そのヒゲまで無駄にせず、クジラを海の幸と崇める「食文化」の日本と違って、彼らの捕鯨の目的はもっぱら「鯨油」。大昔ならアングロサクソンだって食ってだろうに、当時は腐りやすいと肉は捨てた。
捕鯨船の難破船員の保護や、薪や石炭、水、食糧補給の寄港地を要求したペリー、総領事ハリスらと日米修好通商条約を結んだのが1858年。こうして開国・幕藩体制崩壊へと歴史の歯車は回転し始める。
その60年ほど前にホイットニーが発明した綿操り機の活躍もあり、アメリカ南部では黒人奴隷を使った綿工業が発展。捕鯨業の隆盛はこのアメリカ産業資本を支えるものだった。
では鯨油は何に使われたのか?綿製品の需要が拡大し、工場は昼夜ぶっ通し24時間フル操業。で、この時の「夜間照明用の灯油」に使われたのだ。獣油より質が良かったのでというのだが、これ聞いた時、わたしゃ思わず膝カックンしたね。
だが1860年代には油井がペンシルベニア州で掘り当てられ、石油が鯨油に替わると捕鯨は衰退。エジソンの電灯の普及は1880年代から。
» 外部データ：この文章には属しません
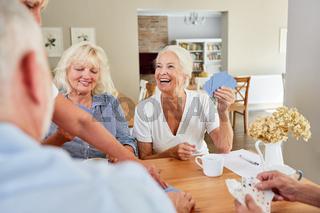 Senior Frau gewinnt beim Karten spielen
ま、要はわたしらが履いてるジーンズ作るために黒船が浦賀にやって来て、めぐりめぐって明治維新になって今に至るわけだ。
一行要約
1.ジーンズが導いた明治維新はロケンロールだ!
https://www.youtube.com/watch?v=AlSjx6F5Pl8
外国から奪わないと成立しない国。